AppFuse is an open source project and application that uses open source tools built on the Java platform to help you develop Web applications quickly and efficiently. It was originally developed to eliminate the ramp-up time found when building new web applications for customers. At its core, AppFuse is a project skeleton, similar to the one that's created by your IDE when you click through a wizard to create a new web project.

  • For the Data layer : JPA (Hibernate, or another JPA provider)
  • For the Middle tier : Spring - it is extremely powerful and provides many things like transaction support, schedulling, etc. It can be easily used together with Apache CXF to expose Web-Services.
  • For the Web app - JSF, Spring MVC, Struts
  • For the Desktop app - Swing is perfectly OK. It has the ability to process background tasks. SwingX - a bunch of nice components.

AppFuse supports all of the above.

Bozho
+2  A: 

I'll limit my answers to the webapp part only as things I'd like to answer other parts are already answered by others.

From what I can tell JSPs are a Java equivalent of PHP

Not entirely true. JSP can do more than that. Even more, (ab)using JSPs the PHP way (with inline Java code as scriptlets) is considered bad practice. JSP is supposed to be used as a template in which you can control the page flow dynamically using taglibs such as JSTL and access the backend data using Expression Language.

I heard there is a Java equivalent of ASP.NET web forms

It's called JavaServer Faces (JSF). There's however competition, e.g. Apache Struts and Spring MVC.

- is it any good? Maybe JSPs will suffice here?

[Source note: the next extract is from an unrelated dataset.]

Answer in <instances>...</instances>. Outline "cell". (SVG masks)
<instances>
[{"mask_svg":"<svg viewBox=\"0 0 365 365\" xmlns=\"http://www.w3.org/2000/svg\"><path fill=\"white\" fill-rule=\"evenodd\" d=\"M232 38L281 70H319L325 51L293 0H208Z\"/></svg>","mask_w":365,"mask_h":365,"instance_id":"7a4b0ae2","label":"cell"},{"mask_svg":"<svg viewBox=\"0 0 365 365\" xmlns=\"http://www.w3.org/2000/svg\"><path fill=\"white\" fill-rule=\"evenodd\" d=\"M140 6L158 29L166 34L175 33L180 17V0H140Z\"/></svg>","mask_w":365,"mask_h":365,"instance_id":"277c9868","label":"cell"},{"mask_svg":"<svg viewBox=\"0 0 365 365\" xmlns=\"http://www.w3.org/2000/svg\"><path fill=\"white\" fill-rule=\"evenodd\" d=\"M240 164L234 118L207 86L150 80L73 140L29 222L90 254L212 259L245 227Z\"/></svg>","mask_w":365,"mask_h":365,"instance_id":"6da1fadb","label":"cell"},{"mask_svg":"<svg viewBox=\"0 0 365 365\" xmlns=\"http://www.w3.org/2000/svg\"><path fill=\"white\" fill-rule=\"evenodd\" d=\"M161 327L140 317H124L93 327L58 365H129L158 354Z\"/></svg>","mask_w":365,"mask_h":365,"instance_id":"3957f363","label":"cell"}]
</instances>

JSF (as any other decent MVC framework) abstracts all the stuff you need to take account with in a normal MVC application away so that you end up with just a XHTML (or JSP) file and a Javabean class. This way you don't need to control requests (custom Servlets, etc), process request parameters (request.getParameter() and so on), the basic validation/conversion (requireness, string/number/date input type conversions), update model values (set processed/converted/validated parameters in javabeans), etc. The MVC framework will take care about all that boring work transparently.

JSPs may suffice if you need to develop per saldo just a few pages. But if you want to develop more pages or webapplications, then you'd like to already have a framework so that you don't need to reinvent the usual work again and again.